Task to complete: Using the data below, return the stretch from the line that contains "scientific name: Erinaceus" through the line that contains "common name: birds", both included, exactly as it stands and nothing beyond it.

-- Opening Marker --

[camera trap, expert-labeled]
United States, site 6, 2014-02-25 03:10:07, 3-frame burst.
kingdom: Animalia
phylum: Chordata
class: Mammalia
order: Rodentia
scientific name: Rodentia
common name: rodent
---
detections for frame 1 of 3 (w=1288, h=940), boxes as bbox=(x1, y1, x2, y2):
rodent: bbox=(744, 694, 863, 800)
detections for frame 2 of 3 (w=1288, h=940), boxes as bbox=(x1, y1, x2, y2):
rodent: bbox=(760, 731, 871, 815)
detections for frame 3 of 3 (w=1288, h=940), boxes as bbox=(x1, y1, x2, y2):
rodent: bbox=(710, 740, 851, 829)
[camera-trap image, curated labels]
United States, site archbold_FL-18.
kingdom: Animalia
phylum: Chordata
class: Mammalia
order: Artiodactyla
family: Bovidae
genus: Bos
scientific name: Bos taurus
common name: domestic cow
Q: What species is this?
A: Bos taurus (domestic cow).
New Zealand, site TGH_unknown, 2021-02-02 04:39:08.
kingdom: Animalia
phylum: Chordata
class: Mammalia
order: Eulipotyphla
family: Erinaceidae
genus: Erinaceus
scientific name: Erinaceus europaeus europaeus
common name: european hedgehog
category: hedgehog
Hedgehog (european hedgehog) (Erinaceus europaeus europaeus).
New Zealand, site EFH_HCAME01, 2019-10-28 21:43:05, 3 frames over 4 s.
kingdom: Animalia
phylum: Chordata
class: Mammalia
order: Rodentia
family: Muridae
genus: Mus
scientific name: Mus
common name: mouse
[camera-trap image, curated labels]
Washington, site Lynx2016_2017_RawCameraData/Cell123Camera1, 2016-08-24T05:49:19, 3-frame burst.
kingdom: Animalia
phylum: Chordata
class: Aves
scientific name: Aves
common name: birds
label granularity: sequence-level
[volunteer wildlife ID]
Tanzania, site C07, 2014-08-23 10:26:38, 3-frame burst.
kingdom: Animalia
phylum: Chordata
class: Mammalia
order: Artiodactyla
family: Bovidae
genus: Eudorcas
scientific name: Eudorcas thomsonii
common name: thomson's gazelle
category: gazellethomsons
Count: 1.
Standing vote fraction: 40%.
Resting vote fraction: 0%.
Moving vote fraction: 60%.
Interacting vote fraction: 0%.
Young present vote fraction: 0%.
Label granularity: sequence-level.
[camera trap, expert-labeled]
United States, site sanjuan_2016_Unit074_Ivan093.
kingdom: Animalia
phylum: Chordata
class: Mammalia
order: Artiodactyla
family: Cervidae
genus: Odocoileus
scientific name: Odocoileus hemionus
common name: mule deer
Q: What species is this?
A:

-- Closing Marker --

Your response:
scientific name: Erinaceus europaeus europaeus
common name: european hedgehog
category: hedgehog
Hedgehog (european hedgehog) (Erinaceus europaeus europaeus).
New Zealand, site EFH_HCAME01, 2019-10-28 21:43:05, 3 frames over 4 s.
kingdom: Animalia
phylum: Chordata
class: Mammalia
order: Rodentia
family: Muridae
genus: Mus
scientific name: Mus
common name: mouse
[camera-trap image, curated labels]
Washington, site Lynx2016_2017_RawCameraData/Cell123Camera1, 2016-08-24T05:49:19, 3-frame burst.
kingdom: Animalia
phylum: Chordata
class: Aves
scientific name: Aves
common name: birds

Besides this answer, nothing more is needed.